The Story Behind the Gator Boy and Controversy

Cajun Kitchen Rallies to Save ‘Gator Boy’

(originally written by Independent.com)

“Gator Boy” may be forced to ride into that good night after a recent complaint to City Hall sparked an official review of the mural on the north side of Chapala Street’s Cajun Kitchen Café. Unless café co-owner Juan Jimenez can convince city officials that the bayou-and-breakfast-inspired imagery should remain a permanent fixture of Santa Barbara’s highly regulated, historic downtown corridor, the popular piece of public art will come down next August.

Gator Boy Mural on the Cajun Kitchen Building on Chapala

Gator Boy Mural on the Cajun Kitchen Building on Chapala

Jimenez — who, along with his brother, is in the process of taking over the 30-year-old restaurant chain from their dad — commissioned artist Curt Crawshaw to create the mural last December as part of a larger effort to spruce up and re-brand the business. Jimenez said he repainted the building, added new signs, and switched coffees. He got customer blowback about the new brew but received overwhelmingly positive responses about “Gator Boy.”

That was until this summer when the city sent him a letter explaining the mural went up without the proper approvals and that Jimenez would either need to apply for a permit — which was unlikely to be granted — or paint over it. Shortly thereafter, Jimenez launched a public campaign to keep the mural, offering free coffee and T-shirts to customers who Instagramed a photo of themselves with “Gator Boy.” The #savegatorboy hashtag now has 214 posts, and Jimenez recently ran out of T-shirts.

On August 13, Jimenez and Crawshaw took their case to the city’s Historic Landmarks Commission (HLC). While the commissioners unanimously agreed that “Gator Boy” is a fine piece of art created by a talented muralist, they knocked the pair — both of whom grew up in Santa Barbara — for completing the work without permission in El Pueblo Viejo Landmark District and its strict adherence to Spanish colonial architecture and design. “If you’ve lived here all your lives, you should know we regulate the downtown and talk about everything,” said Commissioner William Lavoie. “Bad boys.”

The HLC toyed with giving approval, but commissioners worried the decision would set a precedent for other businesses to erect their own, less-appealing murals and then point to Cajun Kitchen when applying for after-the-fact permits. “We have to guard against this kind of thing proliferating across city,” said Commissioner Michael Drury. Commissioner Judy Orias agreed that the art itself wasn’t the problem; it’s the location. “I have to ask myself, is this something I’d want in front of De la Guerra Plaza?” she said. “It’s a charming, nice piece of art, but I wish it was up at Five Points or someplace else.”
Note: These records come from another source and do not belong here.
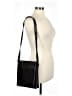Assorted Brands 100% Leather Black Leather Crossbody Bag One size - photo 2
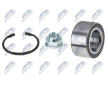 Lożisko kolesa - opravná sada NTY KLP-SU-034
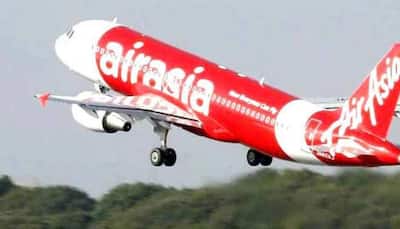 Air Asia flight makes emergency landing after passenger threatens to blow up aircraft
The only permanent mural in El Pueblo Viejo lives on the side of Paradise Café, HLC members noted, and the piece on the back of the Indigo Hotel was permitted as a temporary exhibit with a one-year lifespan scheduled to expire in December. Other commissioners noted that “Gator Boy” faces a building previously used by the Hollister family as an office space and that any structures around the office need to be managed with care and sensitivity. Historical activist Kellam de Forest, speaking during the meeting’s public-comment period, wondered, “Is the crocodile Spanish enough to pass muster?” Jimenez offered half-seriously: “We could add a sombrero.”

In their comments to the HLC, Jimenez and Crawshaw said they have great respect for the city and never meant to upset its leadership with “Gator Boy.” They also noted that the mural is tucked into Cajun Kitchen’s parking lot and not highly visible from the street. “It was intended to be lighthearted and uplifting,” Crawshaw said, “something that would stick out enough to get some attention and be new and interesting, but also fit into the surroundings enough to be embraced and enjoyed, which it has been.”
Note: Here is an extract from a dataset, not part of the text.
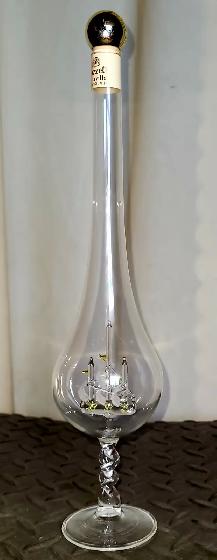 ⭐ Tall Ship in a Tall Bottle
The HLC ultimately ruled that “Gator Boy” could stay up until August, at which point it will have to be removed. Commissioners advised Jimenez and Crawshaw that they could appeal the temporary permit to the City Council, which could hypothetically grant permanence, but that such a move by the council would “open a whole can of worms.” The hearing is scheduled for October 14.
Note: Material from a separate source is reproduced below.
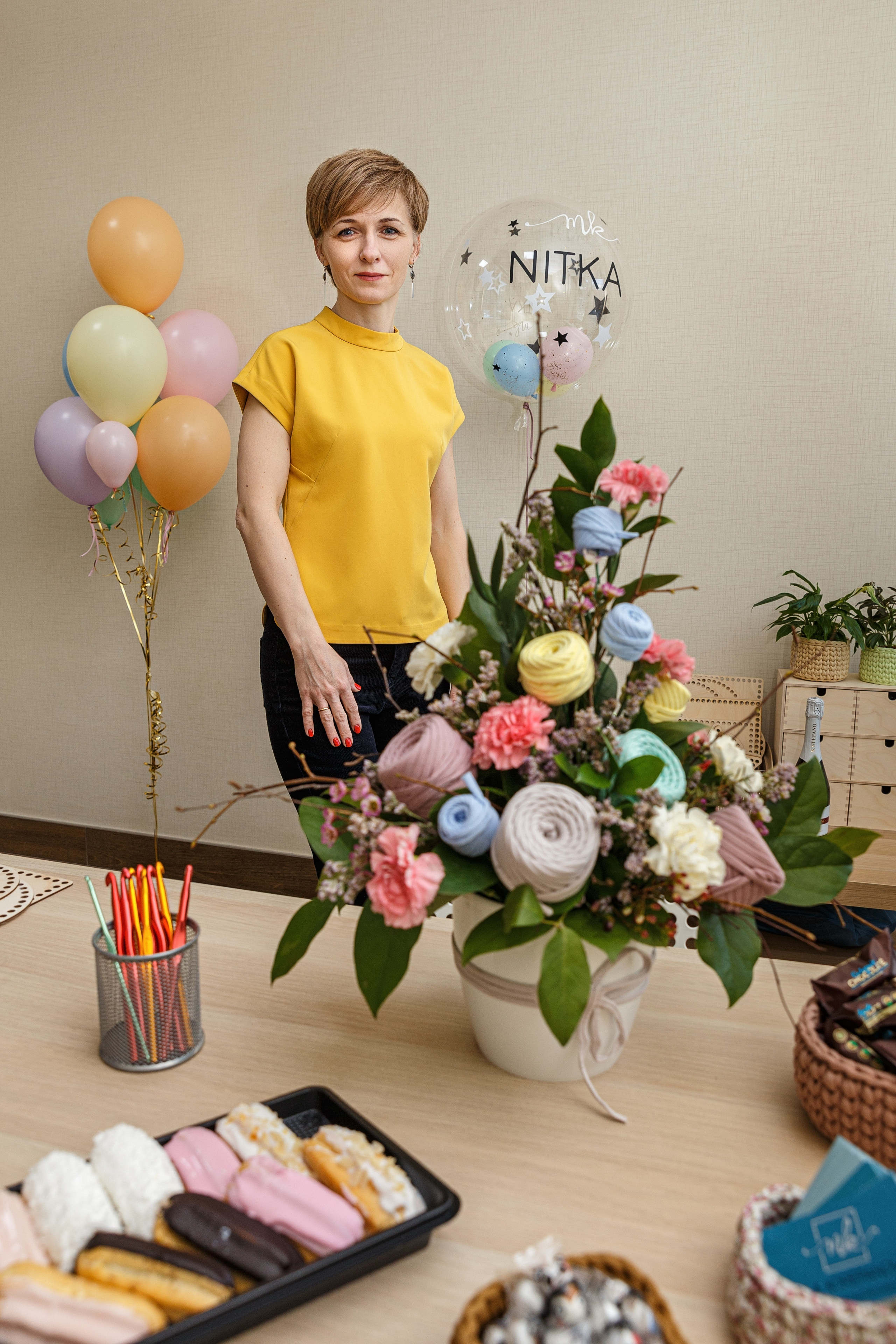 Рекламная фотосъёмка. Фотограф Роман Целоусов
Jimenez admitted this week that he was naïve for not getting the right permits in the first place, but he took issue with how the HLChearing and the city’s overall oversight process has played out. “We felt treated like we were just kids who tagged a wall,” he said, stressing that he wishes city decision makers would be better facilitators for public art, not roadblocks. “We understand that people don’t want Santa Barbara to look like L.A.,” he went on. “But it’s gotten to the point where Santa Barbara is looking way too plain rather than beautiful and historic. And too plain can be a negative.”